Saturday, November 12, 2011

Seeing Through the Mist



Some mornings are so perfect I find myself in a trance. When a mist lays in the lowland where the river runs to and from the pond, it seems as if I have entered a different world.

On this particular recent morning the mist, a fog really, had mingled with the lifting darkness and it was difficult to see what I'd grown accustomed to on these daily wanderings...the river just beyond the path that is beyond the sidewalk that edges the main street into our town; the woods beyond the river that hush my rushing mind even as they protect the river from all but the most persistent. There would be a footbridge leading to the meandering chip trail. Sometimes the heron would be there stalking bluegills in the shallows. East of the footbridge the river would bend and the water would ripple over the pebble bar on the riverbank. But none of this was there that morning.

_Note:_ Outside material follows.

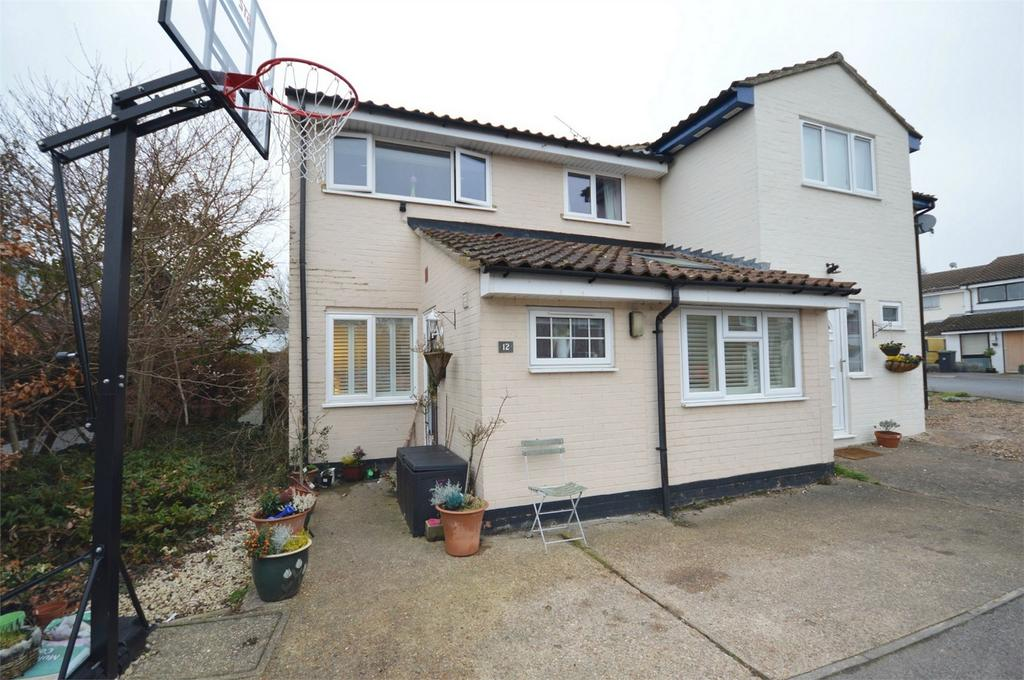 3 Bedrooms Semi Detached House for sale in 12 Pilgrim Close, Great Chesterford, Nr Saffron Walden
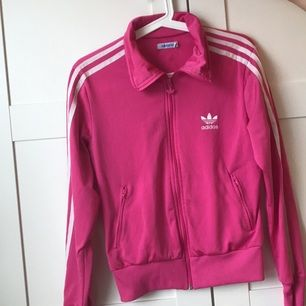 Adidas sweater nästan helt ny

When the mist falls, when the cumulus fog rolls down from above, I am, for a moment, disconcerted.I want to see what I am accustomed to seeing. I want the world to be as it should be. I want all the answers, all the symmetry and all the order to be just as it always has been. But the mist prevents all this. It forces from me, "What if?"

What if the river has dried up?
What if the bluegills that swim there have shrunk to skeletons on its banks?
What if the heron has gone to a different pond
                   --he has to eat, after all?
What if nothing is as I want it to be?
What if the world I I desire no longer exists? What then?
My heart begins to flutter and my mind swirls.

I jump to conclusions and, in a panic, begin to consider all kinds of possibilities. I will move away. I will find a new pond like the heron has surely done. I will leave my home, uproot my canine family and set out like Thoreau did so many decades ago. Now I am angry that Nature has sparked my wide-awake nightmare.
 
Just as my panic unsettles me to the point where I must find a place to sit down I decide that surely the same mist could just as easily settle over a different pond.

And so I wait until the sun begins to rise in the east and shines its rays through the trees and the mist is no longer an evil, dark forteller of gloom but a magical place wrapped in a gilded softness that, if I were to believe in a heaven, would be heavenly.